McCain's host at a luncheon in Dallas was Tom Hicks, who bought the Texas Rangers baseball team from the president and his partners in 1998 and was a Bush Ranger in 2004. In Austin, former representative Kent Hance, a Bush Pioneer in 2004, gathered 38 people at his home on a Sunday night to meet McCain. Among them was Hance's next-door neighbor Joe Allbaugh, the former director of the Federal Emergency Management Agency and Bush's 2000 campaign manager.
Without endorsing McCain, he said the GOP will need a strong candidate if Sen. Hillary Rodham Clinton (N.Y.) is the 2008 Democratic nominee. "She's very political and a talent to be reckoned with," he said. "The Republican Party has to be as smart, as aggressive and political about the '08 nominee."

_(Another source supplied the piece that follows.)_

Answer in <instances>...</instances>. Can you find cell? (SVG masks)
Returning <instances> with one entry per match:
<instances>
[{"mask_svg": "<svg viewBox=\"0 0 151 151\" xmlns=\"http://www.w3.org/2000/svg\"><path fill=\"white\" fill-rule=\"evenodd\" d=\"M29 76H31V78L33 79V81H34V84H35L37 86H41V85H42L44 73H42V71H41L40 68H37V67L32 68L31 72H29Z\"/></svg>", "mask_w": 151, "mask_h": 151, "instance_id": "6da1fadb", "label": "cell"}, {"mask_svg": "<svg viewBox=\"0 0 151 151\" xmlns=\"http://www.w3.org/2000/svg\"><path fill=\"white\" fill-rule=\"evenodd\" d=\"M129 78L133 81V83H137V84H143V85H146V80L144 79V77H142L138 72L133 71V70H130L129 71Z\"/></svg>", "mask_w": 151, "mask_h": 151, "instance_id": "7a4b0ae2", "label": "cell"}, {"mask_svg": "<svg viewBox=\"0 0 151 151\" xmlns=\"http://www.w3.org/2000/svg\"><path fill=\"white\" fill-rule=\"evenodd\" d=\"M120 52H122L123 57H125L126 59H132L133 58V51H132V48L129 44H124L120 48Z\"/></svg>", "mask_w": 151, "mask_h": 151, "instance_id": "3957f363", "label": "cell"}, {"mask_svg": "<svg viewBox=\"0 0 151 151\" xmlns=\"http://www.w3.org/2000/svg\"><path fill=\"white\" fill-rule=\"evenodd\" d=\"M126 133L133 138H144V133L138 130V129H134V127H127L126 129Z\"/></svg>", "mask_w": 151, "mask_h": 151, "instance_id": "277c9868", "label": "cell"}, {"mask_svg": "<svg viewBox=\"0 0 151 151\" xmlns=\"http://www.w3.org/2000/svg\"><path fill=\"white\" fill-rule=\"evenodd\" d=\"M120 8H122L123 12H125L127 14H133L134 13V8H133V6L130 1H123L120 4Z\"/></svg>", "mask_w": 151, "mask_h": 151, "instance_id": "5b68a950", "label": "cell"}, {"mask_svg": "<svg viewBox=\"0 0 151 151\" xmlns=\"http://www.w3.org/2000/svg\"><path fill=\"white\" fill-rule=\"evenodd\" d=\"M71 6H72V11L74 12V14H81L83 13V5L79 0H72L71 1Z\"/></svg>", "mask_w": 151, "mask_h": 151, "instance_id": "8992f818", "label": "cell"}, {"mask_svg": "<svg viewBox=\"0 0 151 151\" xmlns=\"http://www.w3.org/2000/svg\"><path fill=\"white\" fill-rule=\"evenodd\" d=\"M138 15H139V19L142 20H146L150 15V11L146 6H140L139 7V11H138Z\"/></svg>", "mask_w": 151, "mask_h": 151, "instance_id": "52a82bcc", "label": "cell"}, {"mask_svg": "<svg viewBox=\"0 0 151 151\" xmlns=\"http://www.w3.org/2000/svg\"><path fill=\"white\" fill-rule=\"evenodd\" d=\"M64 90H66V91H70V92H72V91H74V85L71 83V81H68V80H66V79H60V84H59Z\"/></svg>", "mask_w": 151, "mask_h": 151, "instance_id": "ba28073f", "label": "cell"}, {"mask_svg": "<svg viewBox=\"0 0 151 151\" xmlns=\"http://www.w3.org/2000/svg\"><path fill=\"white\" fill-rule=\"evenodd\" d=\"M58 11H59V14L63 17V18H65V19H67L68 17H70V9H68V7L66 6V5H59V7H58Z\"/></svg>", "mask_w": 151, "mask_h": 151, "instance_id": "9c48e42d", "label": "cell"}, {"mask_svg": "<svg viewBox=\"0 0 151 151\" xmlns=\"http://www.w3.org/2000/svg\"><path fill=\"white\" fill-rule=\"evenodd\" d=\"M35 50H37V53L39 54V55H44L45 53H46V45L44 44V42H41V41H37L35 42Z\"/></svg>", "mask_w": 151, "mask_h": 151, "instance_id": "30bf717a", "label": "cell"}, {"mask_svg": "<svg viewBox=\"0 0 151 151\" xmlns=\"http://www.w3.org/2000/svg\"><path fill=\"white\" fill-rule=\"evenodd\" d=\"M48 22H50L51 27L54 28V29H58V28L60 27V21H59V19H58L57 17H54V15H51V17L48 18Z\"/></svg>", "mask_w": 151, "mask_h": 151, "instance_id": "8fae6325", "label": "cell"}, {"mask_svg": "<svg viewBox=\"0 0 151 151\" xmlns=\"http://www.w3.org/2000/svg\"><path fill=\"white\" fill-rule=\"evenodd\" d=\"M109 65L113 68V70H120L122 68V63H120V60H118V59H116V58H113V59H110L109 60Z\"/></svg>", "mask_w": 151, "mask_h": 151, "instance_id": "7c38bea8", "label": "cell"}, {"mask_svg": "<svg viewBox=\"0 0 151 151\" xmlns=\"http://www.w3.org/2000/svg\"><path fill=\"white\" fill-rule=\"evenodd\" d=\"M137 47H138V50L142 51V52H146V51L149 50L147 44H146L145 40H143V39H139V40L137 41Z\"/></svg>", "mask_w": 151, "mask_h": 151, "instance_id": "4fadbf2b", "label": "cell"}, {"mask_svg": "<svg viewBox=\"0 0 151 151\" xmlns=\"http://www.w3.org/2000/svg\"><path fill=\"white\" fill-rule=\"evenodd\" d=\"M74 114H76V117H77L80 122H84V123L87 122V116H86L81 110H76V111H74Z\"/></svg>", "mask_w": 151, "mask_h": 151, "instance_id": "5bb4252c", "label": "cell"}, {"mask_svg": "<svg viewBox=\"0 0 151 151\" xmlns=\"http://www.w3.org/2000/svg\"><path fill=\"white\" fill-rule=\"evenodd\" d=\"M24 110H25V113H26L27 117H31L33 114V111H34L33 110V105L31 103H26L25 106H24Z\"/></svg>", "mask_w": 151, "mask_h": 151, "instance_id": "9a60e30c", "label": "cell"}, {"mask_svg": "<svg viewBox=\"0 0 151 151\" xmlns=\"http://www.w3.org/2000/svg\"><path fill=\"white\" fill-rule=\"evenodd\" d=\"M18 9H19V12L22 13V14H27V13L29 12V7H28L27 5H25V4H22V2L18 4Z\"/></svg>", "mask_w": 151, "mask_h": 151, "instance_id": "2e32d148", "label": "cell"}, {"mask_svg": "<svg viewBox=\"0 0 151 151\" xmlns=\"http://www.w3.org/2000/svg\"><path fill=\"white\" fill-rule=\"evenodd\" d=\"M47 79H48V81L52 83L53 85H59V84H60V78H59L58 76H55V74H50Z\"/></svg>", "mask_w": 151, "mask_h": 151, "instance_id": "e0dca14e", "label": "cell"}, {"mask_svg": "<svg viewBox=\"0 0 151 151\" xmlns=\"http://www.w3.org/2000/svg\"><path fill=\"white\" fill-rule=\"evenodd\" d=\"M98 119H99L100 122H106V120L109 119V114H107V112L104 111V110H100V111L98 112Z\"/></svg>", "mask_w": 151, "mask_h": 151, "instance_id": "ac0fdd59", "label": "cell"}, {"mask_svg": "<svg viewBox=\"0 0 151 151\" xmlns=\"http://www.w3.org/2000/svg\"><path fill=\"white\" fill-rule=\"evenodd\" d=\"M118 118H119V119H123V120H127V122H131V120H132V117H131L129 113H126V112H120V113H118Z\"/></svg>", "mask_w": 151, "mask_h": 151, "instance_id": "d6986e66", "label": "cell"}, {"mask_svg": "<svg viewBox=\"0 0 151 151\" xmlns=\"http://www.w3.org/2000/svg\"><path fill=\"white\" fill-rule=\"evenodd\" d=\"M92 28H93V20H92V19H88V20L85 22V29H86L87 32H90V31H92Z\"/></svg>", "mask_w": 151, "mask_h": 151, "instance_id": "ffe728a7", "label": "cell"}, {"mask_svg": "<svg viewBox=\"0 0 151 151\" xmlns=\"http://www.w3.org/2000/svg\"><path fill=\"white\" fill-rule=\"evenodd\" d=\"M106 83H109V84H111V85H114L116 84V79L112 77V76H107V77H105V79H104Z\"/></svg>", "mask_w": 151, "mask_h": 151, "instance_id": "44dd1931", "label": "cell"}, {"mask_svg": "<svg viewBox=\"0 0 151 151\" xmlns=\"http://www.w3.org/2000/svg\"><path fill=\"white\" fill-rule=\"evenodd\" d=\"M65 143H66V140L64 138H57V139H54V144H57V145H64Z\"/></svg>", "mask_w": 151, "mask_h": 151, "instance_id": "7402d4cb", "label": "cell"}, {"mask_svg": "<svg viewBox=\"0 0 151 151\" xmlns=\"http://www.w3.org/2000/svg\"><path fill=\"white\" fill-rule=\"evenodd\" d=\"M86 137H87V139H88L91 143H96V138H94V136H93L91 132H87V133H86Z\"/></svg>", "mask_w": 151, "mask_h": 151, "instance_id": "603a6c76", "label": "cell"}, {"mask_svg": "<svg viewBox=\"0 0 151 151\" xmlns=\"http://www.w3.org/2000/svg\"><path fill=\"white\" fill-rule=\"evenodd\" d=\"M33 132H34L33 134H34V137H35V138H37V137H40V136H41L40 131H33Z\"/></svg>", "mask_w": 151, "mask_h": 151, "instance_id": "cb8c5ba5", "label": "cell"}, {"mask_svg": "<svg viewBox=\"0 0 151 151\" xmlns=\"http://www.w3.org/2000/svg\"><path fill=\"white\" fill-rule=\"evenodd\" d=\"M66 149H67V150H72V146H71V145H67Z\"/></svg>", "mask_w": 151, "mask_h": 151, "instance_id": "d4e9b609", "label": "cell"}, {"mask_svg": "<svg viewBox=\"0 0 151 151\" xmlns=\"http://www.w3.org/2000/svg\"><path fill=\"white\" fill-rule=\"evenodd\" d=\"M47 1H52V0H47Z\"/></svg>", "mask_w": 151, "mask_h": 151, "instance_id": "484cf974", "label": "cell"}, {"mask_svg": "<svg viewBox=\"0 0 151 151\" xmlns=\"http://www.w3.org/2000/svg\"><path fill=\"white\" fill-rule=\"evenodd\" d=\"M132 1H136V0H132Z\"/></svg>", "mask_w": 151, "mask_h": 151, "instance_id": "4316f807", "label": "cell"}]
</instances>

While in Austin, McCain, mindful that Bush and the current governor have not always been on the closest of terms and that sitting governors can be helpful in nomination battles, took time for breakfast with Gov. Rick Perry (R), the second private meeting between the two in a matter of months. McCain also met with former governor William P. Clements in Dallas.
From Texas, McCain flew to Florida for a scheduled book-signing in Jacksonville Beach. En route, however, he found time for a strategic stop in Tallahassee, where he had lunch with Florida Gov. Jeb Bush (R). Traveling with McCain that day was Mark McKinnon, Bush's chief media consultant, who already is signed up to help McCain in 2008 -- unless the president's brother or Secretary of State Condoleezza Rice unexpectedly enters the race.
McKinnon is the only senior member of Bush's team to commit publicly to McCain, but others are interested. One strategist, who played an instrumental role in the 2004 campaign but did not want to be identified because he is still looking at 2008 options, said, "I thought he would be a contender and a good general election nominee, but a year ago I would not have thought I would be seriously considering being with him. Now I am."
Staff writer Charles Babington, special correspondent Chris Cillizza and political researcher Zachary A. Goldfarb contributed to this report.